Кстати, как это ни странно, но принципиальных положений, по "которым расходятся так называемые правые и левые, — их немного. Наверное, самое главное — это вопрос о собственности. Признать частное или индивидуальное, кому как нравится, владение собственностью — и рухнет основной бастион, на котором держится государственный монополизм и все, что с ним связано, государственная власть, отчуждение человека от собственного труда и т. д. Второе, наверное, не менее важное — вопрос о земле. Лозунг "Земля крестьянам!" сейчас еще более актуален, чем семьдесят с лишним лет назад. Только если на земле появится хозяин, страна будет накормлена. Далее децентрализация власти, экономическая самостоятельность республик и реальный суверенитет. При этом во многом будут решены национальные проблемы. Устранение всех ограничений экономической, финансовой, хозяйственной самостоятельности предприятий и трудовых коллективов. Оздоровление финансовой ситуации в стране — оно связано с теми мерами, о которых я говорил уже выше, но необходимы еще и специальные финансовые мероприятия, которые могли бы предотвратить полный крах рубля.

Здесь я много распространяться не буду, в Межрегиональной депутатской группе есть прекрасные экономисты, в том числе Шмелев и Попов, которые обозначили комплекс архисрочных реформ по спасению наших финансов.

Почему я всегда был одним из тех, кто достаточно спокойно относился к лозунгам о немедленной многопартийности? Да потому, что сам факт существования многих партий еще ничего не решает. В Чехословакии, ГДР еще совсем недавно имелось несколько партий, но социализм до последнего времени там был казарменным — брежневско-сталинский вариант со своими деталями. Сейчас он рухнул и там, но многопартийность тут ни при чем. В Северной Корее, кстати, тоже много партий.
|---|
→ ТРЕБУЕМАЯ РАБОТА: Перепечатайте целиком, без единого изменения, фрагмент о собственности, земле и многопартийности. Приведённый далее листинг получен из другого источника.
|---|
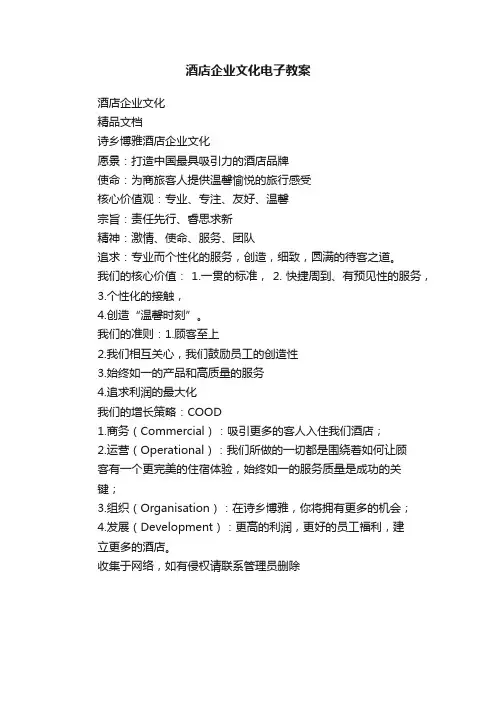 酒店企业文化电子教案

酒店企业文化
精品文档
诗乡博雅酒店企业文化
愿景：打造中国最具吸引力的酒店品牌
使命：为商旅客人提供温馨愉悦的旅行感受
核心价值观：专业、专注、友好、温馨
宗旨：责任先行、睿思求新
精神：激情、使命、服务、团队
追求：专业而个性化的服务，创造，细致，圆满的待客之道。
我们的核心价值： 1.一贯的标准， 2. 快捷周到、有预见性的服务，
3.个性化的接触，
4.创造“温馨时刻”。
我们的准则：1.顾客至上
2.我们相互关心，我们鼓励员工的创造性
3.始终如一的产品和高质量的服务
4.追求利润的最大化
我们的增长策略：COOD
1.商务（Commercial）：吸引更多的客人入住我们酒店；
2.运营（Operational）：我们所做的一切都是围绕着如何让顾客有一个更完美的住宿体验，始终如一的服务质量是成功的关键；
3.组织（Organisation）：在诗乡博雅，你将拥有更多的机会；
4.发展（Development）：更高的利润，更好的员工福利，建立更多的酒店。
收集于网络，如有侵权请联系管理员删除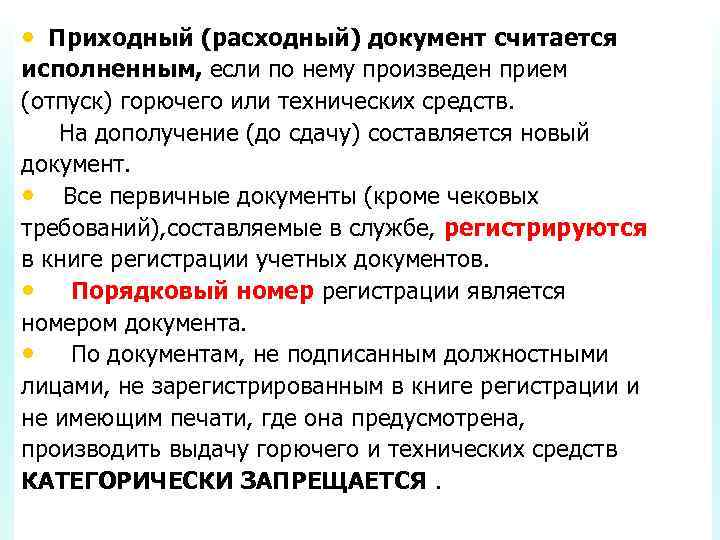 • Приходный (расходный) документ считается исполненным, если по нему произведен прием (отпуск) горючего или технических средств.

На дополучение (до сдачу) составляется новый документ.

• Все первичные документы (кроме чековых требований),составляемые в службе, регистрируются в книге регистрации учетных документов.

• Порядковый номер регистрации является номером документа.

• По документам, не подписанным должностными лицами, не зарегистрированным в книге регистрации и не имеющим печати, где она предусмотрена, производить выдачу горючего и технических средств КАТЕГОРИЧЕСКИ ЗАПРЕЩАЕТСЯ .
|---|
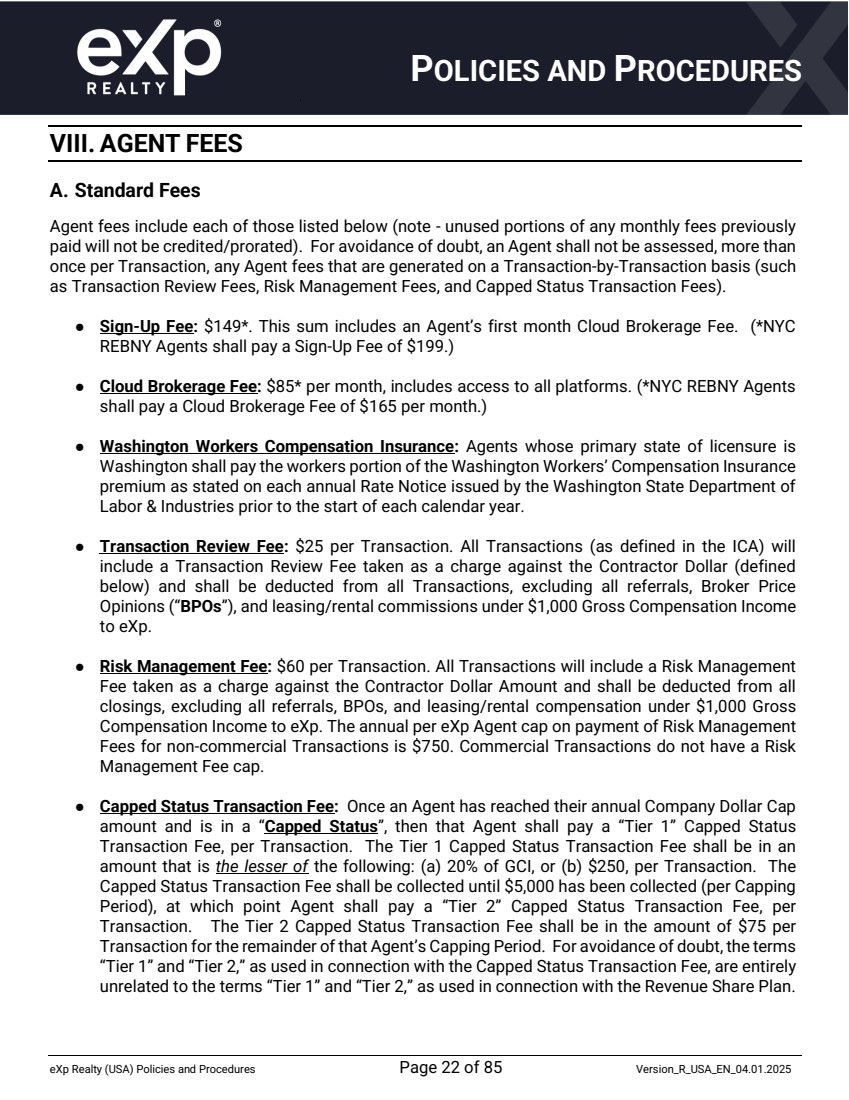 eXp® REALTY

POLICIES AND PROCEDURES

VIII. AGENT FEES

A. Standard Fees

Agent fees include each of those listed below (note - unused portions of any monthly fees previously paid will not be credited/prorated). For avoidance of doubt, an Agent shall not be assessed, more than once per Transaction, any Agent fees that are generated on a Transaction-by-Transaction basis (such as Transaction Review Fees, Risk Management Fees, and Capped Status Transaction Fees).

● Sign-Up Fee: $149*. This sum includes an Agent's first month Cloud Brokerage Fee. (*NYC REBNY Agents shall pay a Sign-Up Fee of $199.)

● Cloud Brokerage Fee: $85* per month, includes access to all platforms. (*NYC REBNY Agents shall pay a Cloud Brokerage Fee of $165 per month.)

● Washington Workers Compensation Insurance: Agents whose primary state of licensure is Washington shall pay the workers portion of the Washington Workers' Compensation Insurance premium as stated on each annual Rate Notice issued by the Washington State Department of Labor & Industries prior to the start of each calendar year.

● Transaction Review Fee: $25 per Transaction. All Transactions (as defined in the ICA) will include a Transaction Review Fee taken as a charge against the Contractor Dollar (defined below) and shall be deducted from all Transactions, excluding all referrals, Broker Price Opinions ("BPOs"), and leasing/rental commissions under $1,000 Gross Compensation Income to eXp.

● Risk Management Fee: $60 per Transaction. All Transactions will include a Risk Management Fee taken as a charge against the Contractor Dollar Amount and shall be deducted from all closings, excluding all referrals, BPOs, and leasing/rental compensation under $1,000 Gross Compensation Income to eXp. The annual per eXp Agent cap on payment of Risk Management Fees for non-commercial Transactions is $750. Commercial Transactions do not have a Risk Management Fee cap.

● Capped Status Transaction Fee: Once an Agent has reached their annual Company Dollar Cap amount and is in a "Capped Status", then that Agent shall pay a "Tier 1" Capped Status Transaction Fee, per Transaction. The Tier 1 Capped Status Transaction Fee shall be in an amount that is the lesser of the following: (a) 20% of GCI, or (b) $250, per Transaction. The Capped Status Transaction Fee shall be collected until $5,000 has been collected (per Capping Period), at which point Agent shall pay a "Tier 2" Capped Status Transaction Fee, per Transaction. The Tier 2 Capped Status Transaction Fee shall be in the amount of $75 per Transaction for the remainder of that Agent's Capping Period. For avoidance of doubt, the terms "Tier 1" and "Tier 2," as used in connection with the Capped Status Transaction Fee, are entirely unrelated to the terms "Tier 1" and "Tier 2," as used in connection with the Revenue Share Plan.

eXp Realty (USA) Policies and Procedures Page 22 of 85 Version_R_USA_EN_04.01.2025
|---|
→ ВЫПОЛНЕННОЕ ЗАДАНИЕ:
Кстати, как это ни странно, но принципиальных положений, по "которым расходятся так называемые правые и левые, — их немного. Наверное, самое главное — это вопрос о собственности. Признать частное или индивидуальное, кому как нравится, владение собственностью — и рухнет основной бастион, на котором держится государственный монополизм и все, что с ним связано, государственная власть, отчуждение человека от собственного труда и т. д. Второе, наверное, не менее важное — вопрос о земле. Лозунг "Земля крестьянам!" сейчас еще более актуален, чем семьдесят с лишним лет назад. Только если на земле появится хозяин, страна будет накормлена. Далее децентрализация власти, экономическая самостоятельность республик и реальный суверенитет. При этом во многом будут решены национальные проблемы. Устранение всех ограничений экономической, финансовой, хозяйственной самостоятельности предприятий и трудовых коллективов. Оздоровление финансовой ситуации в стране — оно связано с теми мерами, о которых я говорил уже выше, но необходимы еще и специальные финансовые мероприятия, которые могли бы предотвратить полный крах рубля.

Здесь я много распространяться не буду, в Межрегиональной депутатской группе есть прекрасные экономисты, в том числе Шмелев и Попов, которые обозначили комплекс архисрочных реформ по спасению наших финансов.

Почему я всегда был одним из тех, кто достаточно спокойно относился к лозунгам о немедленной многопартийности? Да потому, что сам факт существования многих партий еще ничего не решает. В Чехословакии, ГДР еще совсем недавно имелось несколько партий, но социализм до последнего времени там был казарменным — брежневско-сталинский вариант со своими деталями. Сейчас он рухнул и там, но многопартийность тут ни при чем. В Северной Корее, кстати, тоже много партий.